Sharding Pgvector
10 comments
·March 26, 2025alexgarcia-xyz
ankitml
Well, I have a brute force strategy for pgvector working reasonably well. Individual, partial indexes. It works for all those queries with category_id=<> clauses. You only need an index for larger categories, for categories with rows below a threshold you dont need index a KNN/dot product would work.
jeffchuber
This will work very poorly when your data is changing because the centroids degrade and you'll have very poor recall but likely not know it unless you are also monitoring recall.
I didn't see this in the write-up, so adding it here as a common foot gun.
levkk
Good call-out. The article mentions using a representative sample, but I should definitely put it somewhere on top.
redskyluan
sharding is a bad solution for any databases, especially vector database. See https://milvus.io/blog/why-manual-sharding-is-a-bad-idea-for...
isoprophlex
That's an ad, plain and simple, and as such can't be taken seriously.
> When we reached 100 million vector embeddings, query latency spiked to over a second, something far beyond what our customers would tolerate.
I don't know what else they were doing but 1000 msec latency for 100 million embeddings... that's definitely not on pgvector.
redskyluan
What’s the largest deployment you’ve maintained in production?
If you’ve had the chance to manage one—especially while handling concurrent insert and search operations—you’ve probably felt the pain firsthand and understand just how critical scalability really is.
Insert into PGvector is super slow when data accumulate and the index build will take forever
ankitml
Depends on the hardware, sharding layout, bulk/individual insert and table bloat. Looks like you are missing pg_repack..
cluckindan
The article talks about manual sharding, not sharding in general.
charliereese
Thanks for writing about this :)
I really dig more content about how vector databases/tools handle problems like this!
In sqlite-vec, there's only a flat brute-force index (though DiskANN/IVF will be coming soon). But we do have a concept of partition keys[0], which allows you to "internally shard" the vector index based on a user_id or any other value.
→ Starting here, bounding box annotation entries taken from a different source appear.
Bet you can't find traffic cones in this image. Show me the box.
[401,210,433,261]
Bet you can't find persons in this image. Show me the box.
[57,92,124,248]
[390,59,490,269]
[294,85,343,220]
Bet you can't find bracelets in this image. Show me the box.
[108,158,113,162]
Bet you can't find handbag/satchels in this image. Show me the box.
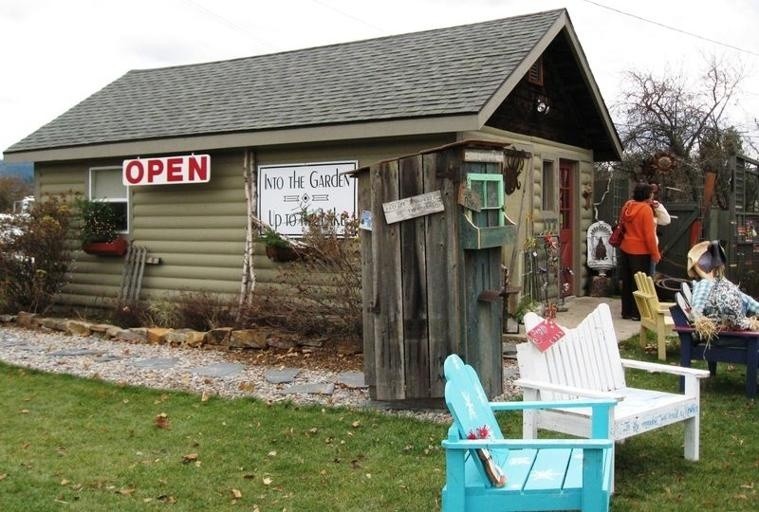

Then at query time, any WHERE constraints on a partition key are pushed-down, so only matching vectors are searched instead of the entire index. Definitely not as performant as a proper vector index, but a lot of real-world application have these natural groups anyway. Like "search only English documents" or "search entries in this workspace only", or even "search comments only from the past 30 days."Internally sqlite-vec stores vectors in "chunks", so when partition keys are definds, every chunk is associated with a unique combination of all partition keys. Kinda hard to describe, but if you create a vec0 virtual table and insert some values, you can inspect the internal "shadow tables" in the SQLite database to see how it's all stored.
[0] https://alexgarcia.xyz/sqlite-vec/features/vec0.html#partiti...